REQUIREMENTS »
- 1) Write out the Federal Operator 99 text from "Blake's secretary Joyce" up to and including "a precipitous drop.".
- 2) In the Federal Operator 99 text, what title was given to the feature version edited for television?
- 3) Render this sentence from the Federal Operator 99 text in Spanish: "Federal Operator 99 is a 1945 Republic film serial."

PASSAGE »
Federal Operator 99 is a 1945 Republic film serial. It was later edited down into a feature version titled F.B.I. 99 for television. The serial is about an FBI agent named Jerry Blake who battles gentleman thief Jim Belmont, who escapes custody with help of his gang and begins a wave of crimes, beginning with plotting to steal the crown jewels of the Princess Cornelia.

Plot
Crime lord James 'Jim' Belmont (George J. Lewis) escapes FBI custody and resumes his criminal empire, only to be thwarted at every turning point by British-accented Jerry Blake, the FBI's Operator 99 (Marten Lamont). Belmont plots to steal the crown jewels of the Princess Cornelia, with the aid of his cohorts Matt Farrell, Rita Parker and his crafty secretary Morton. The criminals succeed in stealing the jewels, then offer to ransom them back, using Jerry Blake (Operator 99) as the go-between. Blake foils their plot and also acts against different criminal engagements by Belmont such as trying to steal a car once owned by Belmont’s partner, a car into which valuable gold has been melted and whose location is known by a former lawyer who worked for Belmont.

Blake's secretary Joyce Kingston gets involved in directly helping Blake thwart Belmont, at one point battling Rita Parker for control of a truck carrying stolen payroll money.  Blake eventually captures Matt Farrell but Belmont and Parker kidnap Joyce and they offer to trade her for Farrell.  Blake is able to trace Belmont to his hidden lair beneath a theatre and winds up battling him high up on a catwalk overlooking a precipitous drop.

ENTRIES »
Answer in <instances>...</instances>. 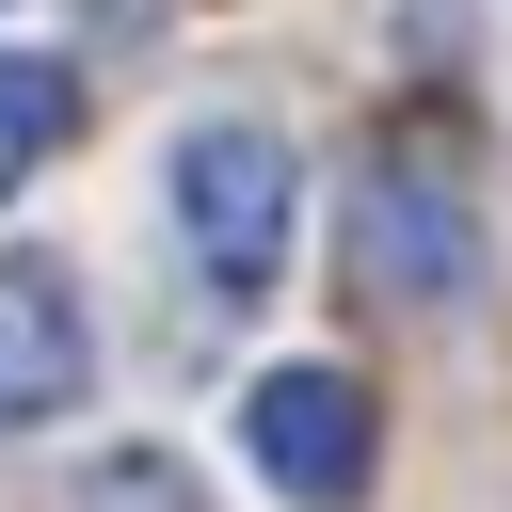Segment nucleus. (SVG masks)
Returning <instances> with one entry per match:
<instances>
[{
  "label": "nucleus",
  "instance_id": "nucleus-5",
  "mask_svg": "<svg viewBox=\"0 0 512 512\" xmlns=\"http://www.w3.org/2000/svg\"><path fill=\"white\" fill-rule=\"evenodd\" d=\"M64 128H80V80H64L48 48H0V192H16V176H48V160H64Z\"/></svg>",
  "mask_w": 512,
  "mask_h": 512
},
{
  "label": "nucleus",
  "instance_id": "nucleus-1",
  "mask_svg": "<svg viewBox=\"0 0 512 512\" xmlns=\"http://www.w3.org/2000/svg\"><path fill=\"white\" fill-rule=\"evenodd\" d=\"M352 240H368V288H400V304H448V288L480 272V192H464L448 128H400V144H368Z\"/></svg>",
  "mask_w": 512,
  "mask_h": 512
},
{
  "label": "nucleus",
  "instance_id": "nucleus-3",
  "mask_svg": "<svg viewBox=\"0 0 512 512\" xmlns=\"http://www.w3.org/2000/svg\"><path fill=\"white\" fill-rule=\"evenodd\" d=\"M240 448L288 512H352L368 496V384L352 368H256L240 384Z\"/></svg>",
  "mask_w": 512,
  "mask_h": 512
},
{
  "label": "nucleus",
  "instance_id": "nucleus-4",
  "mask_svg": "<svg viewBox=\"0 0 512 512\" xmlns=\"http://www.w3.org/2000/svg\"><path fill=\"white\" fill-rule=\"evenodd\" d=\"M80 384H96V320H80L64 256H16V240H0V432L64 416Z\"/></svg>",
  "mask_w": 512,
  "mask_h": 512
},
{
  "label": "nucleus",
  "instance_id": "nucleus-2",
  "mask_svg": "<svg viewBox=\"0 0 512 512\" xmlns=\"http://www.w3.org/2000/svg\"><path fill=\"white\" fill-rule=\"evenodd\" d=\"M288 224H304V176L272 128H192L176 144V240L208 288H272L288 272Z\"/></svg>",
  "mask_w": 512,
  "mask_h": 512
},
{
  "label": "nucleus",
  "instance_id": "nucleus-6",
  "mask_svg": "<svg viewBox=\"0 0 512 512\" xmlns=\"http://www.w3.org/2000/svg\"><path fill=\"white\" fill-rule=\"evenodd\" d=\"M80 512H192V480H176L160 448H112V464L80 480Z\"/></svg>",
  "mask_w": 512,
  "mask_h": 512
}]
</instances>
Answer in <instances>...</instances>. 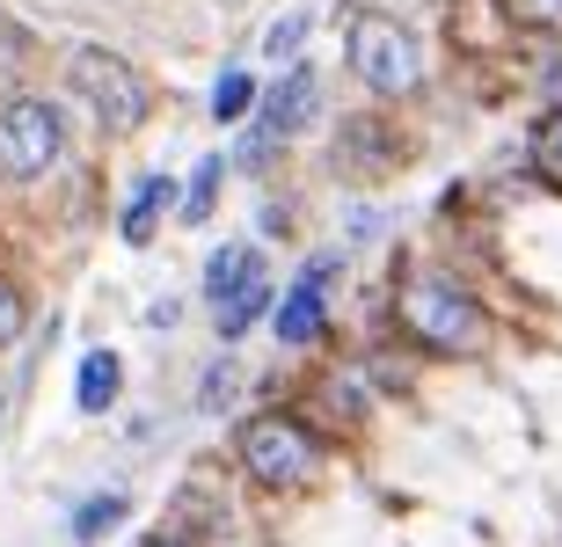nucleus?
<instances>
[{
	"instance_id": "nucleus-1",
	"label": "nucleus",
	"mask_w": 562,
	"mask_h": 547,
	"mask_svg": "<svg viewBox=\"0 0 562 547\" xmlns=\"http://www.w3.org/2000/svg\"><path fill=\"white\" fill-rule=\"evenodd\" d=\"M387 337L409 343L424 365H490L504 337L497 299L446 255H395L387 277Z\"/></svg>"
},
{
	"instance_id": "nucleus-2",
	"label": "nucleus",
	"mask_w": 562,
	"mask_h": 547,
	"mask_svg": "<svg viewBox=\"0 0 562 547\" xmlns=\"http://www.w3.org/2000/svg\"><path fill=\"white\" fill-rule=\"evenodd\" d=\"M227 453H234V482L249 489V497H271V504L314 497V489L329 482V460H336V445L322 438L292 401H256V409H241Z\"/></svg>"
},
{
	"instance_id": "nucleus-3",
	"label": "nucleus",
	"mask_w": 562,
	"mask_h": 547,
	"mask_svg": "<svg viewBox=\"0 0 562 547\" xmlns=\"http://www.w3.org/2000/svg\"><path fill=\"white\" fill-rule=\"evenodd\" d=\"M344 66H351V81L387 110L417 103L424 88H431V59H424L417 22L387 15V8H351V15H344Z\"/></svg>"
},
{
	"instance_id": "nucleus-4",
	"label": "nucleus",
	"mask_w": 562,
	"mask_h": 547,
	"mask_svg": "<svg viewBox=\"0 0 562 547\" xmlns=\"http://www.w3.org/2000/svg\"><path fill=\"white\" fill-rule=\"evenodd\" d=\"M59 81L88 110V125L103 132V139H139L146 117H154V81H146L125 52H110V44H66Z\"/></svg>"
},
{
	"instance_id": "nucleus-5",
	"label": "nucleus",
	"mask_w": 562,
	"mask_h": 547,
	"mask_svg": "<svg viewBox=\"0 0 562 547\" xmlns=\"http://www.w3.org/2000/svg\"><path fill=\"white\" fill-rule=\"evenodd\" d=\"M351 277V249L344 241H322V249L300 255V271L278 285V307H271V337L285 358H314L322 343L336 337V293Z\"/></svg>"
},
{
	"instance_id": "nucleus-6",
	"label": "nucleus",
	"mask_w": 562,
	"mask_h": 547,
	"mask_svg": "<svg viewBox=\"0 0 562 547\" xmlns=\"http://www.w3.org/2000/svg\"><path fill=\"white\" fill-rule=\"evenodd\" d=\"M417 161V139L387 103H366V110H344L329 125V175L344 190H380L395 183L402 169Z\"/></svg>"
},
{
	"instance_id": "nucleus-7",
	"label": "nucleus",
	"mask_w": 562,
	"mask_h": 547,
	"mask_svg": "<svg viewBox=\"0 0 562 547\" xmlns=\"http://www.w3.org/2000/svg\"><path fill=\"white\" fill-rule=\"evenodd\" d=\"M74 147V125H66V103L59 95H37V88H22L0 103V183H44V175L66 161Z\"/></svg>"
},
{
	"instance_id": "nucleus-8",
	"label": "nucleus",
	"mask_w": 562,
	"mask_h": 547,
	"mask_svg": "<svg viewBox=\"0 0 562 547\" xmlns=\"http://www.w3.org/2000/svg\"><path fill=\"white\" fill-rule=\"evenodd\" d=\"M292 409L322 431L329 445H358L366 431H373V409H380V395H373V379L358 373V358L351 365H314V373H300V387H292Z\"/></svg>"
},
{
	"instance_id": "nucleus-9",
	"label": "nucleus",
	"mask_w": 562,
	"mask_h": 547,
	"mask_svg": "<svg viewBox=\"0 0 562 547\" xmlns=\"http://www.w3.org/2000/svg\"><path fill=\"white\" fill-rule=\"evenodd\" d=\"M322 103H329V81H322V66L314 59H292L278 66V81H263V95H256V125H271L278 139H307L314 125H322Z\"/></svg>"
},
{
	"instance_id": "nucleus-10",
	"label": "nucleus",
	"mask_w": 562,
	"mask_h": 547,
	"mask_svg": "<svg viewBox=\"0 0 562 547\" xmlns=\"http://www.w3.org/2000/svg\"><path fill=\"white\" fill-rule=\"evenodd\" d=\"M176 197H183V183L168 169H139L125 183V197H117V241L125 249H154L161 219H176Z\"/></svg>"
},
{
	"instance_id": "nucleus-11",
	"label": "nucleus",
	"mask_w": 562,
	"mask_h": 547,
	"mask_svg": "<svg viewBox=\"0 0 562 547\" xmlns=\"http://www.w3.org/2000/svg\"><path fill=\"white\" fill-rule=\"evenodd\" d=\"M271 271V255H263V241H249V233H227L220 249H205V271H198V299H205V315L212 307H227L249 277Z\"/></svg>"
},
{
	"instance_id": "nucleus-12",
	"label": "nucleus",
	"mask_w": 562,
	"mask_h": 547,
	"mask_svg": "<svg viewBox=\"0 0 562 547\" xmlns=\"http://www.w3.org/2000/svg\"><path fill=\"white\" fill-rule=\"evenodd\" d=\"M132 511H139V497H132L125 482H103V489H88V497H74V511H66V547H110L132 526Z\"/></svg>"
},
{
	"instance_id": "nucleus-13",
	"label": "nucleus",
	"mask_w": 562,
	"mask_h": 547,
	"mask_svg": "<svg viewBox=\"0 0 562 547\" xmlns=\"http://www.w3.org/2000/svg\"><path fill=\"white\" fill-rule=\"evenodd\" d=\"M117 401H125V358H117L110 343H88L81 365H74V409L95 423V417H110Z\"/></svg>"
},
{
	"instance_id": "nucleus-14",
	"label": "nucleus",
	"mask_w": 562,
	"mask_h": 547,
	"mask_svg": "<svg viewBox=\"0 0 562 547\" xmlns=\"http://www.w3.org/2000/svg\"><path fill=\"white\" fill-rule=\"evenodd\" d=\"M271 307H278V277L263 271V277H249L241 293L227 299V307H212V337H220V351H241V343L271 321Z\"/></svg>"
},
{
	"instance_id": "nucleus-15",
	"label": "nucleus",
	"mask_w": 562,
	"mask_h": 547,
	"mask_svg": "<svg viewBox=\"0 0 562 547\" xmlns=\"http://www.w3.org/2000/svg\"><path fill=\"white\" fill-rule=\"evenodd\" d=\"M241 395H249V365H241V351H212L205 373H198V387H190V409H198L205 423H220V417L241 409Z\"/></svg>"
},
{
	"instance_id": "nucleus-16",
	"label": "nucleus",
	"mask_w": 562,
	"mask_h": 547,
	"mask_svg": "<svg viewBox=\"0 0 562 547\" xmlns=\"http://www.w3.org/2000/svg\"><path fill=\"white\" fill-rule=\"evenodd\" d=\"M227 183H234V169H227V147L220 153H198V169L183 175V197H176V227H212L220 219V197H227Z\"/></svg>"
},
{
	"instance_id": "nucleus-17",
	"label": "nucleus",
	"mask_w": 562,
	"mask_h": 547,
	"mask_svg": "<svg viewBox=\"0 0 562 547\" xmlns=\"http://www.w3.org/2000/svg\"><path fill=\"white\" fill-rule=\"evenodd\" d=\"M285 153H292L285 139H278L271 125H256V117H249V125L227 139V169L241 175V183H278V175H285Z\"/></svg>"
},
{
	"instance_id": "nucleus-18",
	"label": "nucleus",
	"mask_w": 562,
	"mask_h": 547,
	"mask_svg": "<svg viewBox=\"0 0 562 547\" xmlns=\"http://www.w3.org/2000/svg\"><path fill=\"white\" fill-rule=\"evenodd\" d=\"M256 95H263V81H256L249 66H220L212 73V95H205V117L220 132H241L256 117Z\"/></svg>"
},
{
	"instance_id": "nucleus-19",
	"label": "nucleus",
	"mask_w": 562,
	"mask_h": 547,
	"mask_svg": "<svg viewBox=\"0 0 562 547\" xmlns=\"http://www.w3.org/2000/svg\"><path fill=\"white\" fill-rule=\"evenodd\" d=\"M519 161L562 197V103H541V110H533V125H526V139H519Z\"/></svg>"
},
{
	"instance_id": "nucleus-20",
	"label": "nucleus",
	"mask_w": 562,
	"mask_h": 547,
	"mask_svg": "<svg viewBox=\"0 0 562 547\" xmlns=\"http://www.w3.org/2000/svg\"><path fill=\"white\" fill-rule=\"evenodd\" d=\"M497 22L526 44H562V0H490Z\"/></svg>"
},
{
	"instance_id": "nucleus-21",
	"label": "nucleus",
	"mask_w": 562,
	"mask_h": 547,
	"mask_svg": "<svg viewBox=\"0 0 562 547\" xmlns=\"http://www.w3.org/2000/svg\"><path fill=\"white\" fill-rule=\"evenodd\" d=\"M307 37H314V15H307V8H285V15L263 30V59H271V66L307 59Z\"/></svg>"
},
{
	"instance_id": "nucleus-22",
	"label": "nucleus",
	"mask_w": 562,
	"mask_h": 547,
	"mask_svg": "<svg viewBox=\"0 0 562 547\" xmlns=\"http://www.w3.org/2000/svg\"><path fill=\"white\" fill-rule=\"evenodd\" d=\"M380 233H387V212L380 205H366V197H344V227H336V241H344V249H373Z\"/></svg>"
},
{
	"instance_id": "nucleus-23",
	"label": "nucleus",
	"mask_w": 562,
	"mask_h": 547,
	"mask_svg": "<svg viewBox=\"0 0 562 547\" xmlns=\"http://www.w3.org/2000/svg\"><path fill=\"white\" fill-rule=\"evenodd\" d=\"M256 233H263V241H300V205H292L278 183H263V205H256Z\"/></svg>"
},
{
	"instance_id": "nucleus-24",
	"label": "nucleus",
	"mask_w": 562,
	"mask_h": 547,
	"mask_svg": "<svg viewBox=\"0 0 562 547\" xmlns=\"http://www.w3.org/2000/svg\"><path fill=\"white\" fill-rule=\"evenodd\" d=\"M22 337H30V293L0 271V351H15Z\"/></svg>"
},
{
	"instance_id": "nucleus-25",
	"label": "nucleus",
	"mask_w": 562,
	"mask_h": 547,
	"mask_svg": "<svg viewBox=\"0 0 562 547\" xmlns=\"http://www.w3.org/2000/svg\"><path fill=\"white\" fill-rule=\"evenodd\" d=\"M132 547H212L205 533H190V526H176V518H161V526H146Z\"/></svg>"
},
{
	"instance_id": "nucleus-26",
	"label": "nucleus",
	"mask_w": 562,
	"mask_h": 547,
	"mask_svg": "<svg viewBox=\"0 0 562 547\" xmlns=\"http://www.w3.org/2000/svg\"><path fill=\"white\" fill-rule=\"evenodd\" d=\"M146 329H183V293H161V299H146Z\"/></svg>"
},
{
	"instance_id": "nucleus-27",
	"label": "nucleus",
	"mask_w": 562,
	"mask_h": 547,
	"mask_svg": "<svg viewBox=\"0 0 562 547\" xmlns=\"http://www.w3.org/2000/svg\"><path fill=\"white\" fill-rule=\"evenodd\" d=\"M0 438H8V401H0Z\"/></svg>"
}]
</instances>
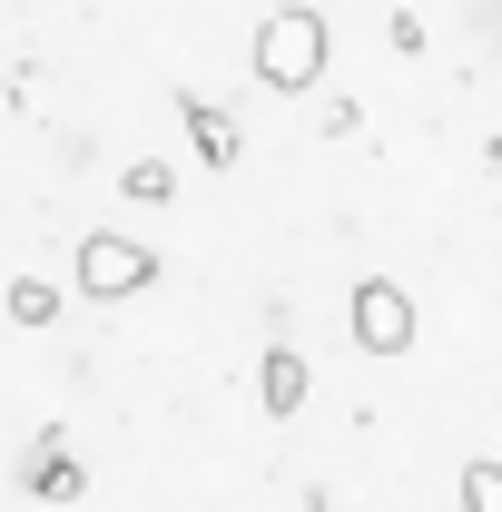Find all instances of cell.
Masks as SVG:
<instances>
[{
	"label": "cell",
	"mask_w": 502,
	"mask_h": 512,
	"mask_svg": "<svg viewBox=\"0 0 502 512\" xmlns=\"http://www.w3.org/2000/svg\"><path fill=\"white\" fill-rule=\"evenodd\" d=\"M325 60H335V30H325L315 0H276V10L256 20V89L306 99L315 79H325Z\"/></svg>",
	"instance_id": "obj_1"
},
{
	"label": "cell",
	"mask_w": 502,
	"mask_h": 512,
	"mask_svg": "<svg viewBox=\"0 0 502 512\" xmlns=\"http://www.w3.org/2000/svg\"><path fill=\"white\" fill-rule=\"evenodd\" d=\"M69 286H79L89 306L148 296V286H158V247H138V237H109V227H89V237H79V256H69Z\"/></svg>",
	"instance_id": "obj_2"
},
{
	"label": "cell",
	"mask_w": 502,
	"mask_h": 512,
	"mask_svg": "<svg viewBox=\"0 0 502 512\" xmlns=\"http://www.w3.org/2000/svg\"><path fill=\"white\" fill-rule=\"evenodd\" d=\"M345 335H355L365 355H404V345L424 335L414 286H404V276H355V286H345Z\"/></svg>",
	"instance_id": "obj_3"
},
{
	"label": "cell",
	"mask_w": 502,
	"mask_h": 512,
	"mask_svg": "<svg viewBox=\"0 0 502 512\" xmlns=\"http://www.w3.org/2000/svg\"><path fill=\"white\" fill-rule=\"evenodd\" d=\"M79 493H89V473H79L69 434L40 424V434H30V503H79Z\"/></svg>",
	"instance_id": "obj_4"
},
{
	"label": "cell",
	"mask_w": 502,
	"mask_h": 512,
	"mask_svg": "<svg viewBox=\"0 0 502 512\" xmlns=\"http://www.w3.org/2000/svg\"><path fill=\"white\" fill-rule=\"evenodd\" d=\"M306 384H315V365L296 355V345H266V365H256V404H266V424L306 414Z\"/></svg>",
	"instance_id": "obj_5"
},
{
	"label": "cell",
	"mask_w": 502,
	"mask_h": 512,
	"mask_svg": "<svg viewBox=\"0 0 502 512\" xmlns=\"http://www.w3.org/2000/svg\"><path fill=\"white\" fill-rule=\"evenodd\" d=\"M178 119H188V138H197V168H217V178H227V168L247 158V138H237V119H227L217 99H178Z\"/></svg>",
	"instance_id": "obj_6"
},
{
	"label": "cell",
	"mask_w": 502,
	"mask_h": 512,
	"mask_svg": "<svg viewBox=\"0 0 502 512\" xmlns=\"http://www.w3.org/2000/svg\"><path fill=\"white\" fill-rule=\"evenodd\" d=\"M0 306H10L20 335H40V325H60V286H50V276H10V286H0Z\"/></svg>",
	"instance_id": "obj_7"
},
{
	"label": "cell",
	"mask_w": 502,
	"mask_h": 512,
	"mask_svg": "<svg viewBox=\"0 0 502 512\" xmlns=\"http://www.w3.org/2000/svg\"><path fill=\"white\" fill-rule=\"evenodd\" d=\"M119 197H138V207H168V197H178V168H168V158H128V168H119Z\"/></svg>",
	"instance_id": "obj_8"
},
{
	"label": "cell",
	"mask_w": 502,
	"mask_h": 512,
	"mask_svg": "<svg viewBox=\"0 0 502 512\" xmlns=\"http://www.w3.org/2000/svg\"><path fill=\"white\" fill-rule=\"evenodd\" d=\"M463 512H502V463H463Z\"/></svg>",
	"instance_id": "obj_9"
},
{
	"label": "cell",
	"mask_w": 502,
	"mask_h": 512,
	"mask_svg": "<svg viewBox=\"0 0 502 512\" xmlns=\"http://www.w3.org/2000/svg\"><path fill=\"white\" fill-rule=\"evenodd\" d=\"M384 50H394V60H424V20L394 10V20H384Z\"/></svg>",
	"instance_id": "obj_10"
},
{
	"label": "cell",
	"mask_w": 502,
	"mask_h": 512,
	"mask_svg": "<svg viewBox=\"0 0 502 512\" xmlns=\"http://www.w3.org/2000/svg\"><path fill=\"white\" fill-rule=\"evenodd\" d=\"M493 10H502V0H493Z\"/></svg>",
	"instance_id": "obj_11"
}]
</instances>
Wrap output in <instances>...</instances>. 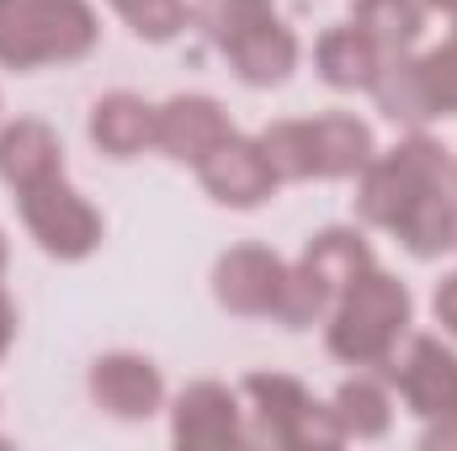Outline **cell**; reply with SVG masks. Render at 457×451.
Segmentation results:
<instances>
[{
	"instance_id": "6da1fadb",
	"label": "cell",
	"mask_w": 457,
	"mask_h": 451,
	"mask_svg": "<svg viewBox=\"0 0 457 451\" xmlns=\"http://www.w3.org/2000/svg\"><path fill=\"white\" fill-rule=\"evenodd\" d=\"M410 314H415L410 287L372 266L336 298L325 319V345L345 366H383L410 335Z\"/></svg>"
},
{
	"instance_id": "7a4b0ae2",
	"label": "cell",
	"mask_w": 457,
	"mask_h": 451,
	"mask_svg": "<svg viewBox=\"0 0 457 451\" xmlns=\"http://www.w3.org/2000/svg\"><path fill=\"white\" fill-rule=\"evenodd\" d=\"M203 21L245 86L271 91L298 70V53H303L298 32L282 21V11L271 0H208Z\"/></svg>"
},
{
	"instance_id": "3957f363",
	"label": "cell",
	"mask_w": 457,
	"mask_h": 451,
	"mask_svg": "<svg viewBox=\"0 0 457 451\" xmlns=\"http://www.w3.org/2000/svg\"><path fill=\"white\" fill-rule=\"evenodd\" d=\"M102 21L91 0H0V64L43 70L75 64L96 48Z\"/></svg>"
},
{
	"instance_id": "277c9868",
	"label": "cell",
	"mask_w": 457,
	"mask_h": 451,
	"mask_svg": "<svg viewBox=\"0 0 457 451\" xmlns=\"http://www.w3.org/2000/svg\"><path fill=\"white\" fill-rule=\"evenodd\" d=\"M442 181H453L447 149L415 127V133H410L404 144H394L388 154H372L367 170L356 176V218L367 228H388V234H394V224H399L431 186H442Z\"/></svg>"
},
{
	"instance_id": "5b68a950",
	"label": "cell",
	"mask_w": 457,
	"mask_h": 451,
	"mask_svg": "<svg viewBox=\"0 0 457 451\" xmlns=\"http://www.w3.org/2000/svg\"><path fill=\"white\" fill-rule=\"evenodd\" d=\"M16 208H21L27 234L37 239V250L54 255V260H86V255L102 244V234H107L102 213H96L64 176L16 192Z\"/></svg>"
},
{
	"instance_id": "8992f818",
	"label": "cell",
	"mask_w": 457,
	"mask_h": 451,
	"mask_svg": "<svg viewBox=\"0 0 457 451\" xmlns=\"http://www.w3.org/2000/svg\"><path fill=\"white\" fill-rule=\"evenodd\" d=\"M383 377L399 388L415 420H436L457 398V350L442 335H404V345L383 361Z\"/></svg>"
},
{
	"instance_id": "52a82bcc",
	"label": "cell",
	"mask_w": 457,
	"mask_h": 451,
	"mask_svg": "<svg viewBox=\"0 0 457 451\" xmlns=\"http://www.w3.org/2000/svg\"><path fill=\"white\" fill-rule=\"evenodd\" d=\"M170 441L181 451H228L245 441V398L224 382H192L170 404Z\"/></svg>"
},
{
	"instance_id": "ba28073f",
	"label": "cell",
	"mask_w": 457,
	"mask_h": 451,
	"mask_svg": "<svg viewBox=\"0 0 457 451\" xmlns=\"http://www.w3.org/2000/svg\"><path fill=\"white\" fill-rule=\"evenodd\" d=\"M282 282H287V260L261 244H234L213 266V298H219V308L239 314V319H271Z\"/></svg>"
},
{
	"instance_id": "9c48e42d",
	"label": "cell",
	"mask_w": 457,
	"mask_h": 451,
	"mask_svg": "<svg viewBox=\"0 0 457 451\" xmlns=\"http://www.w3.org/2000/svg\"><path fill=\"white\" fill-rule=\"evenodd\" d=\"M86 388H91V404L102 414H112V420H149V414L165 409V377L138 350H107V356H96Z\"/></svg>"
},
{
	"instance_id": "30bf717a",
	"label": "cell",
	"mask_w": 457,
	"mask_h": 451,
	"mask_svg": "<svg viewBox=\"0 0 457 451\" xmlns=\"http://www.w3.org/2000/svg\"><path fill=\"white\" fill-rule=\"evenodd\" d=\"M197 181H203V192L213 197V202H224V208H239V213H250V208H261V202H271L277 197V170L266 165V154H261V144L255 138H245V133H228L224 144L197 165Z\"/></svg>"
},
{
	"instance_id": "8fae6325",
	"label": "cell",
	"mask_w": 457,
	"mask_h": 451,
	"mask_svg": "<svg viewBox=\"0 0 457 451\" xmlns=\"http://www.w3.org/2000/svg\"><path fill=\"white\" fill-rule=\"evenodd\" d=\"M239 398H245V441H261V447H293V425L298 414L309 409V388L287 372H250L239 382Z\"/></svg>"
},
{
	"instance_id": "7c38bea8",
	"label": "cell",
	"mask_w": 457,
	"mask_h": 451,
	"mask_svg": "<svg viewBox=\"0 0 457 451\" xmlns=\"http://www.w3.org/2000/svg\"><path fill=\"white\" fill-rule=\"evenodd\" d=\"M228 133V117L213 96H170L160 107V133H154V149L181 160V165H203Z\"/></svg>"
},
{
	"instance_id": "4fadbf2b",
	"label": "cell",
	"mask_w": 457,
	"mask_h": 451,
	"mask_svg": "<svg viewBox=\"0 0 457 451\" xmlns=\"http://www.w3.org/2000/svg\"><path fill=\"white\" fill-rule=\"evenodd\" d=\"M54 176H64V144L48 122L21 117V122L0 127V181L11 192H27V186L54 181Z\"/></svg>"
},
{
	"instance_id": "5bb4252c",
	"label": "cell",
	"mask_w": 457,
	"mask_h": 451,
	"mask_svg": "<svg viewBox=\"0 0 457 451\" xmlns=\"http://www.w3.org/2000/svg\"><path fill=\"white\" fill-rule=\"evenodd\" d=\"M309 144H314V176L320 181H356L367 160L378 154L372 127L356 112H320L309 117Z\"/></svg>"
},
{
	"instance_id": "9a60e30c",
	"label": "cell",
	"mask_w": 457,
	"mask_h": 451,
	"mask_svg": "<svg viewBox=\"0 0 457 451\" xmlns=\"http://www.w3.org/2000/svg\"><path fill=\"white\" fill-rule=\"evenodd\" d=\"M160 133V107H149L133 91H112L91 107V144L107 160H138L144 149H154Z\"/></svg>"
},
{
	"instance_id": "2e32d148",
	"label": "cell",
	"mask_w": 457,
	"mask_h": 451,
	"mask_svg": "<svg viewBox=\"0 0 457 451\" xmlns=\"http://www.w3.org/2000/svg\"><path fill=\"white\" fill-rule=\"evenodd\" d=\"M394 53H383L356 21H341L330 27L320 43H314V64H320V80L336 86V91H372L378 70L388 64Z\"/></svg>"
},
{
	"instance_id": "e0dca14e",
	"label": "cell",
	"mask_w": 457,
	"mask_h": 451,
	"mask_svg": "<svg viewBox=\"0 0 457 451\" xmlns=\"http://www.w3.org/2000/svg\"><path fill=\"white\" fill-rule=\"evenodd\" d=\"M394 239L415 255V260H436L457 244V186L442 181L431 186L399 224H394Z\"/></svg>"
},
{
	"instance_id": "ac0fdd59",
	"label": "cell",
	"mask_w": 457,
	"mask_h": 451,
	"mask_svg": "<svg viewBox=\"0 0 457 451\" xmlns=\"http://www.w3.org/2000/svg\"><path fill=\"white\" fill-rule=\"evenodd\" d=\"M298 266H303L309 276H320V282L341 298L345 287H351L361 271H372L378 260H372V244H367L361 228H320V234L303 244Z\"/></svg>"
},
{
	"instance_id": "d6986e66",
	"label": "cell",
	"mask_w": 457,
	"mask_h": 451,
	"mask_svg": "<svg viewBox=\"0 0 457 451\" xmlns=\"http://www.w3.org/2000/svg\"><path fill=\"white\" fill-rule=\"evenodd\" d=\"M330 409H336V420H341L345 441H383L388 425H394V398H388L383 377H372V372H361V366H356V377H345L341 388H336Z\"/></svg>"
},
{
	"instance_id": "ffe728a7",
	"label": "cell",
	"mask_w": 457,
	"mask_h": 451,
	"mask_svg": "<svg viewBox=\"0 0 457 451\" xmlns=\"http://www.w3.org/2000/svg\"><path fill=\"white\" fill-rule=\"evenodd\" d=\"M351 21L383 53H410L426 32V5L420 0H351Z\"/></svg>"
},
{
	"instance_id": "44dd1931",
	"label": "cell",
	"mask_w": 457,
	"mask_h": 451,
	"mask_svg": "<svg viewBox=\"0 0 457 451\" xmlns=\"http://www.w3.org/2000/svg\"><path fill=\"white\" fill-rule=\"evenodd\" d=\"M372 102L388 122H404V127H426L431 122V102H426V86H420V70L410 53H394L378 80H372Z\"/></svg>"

RESPONSES IN ORDER »
- 1)
Blake's secretary Joyce Kingston gets involved in directly helping Blake thwart Belmont, at one point battling Rita Parker for control of a truck carrying stolen payroll money.  Blake eventually captures Matt Farrell but Belmont and Parker kidnap Joyce and they offer to trade her for Farrell.  Blake is able to trace Belmont to his hidden lair beneath a theatre and winds up battling him high up on a catwalk overlooking a precipitous drop.

- 2) F.B.I. 99

- 3) Federal Operator 99 es un serial cinematográfico de Republic de 1945.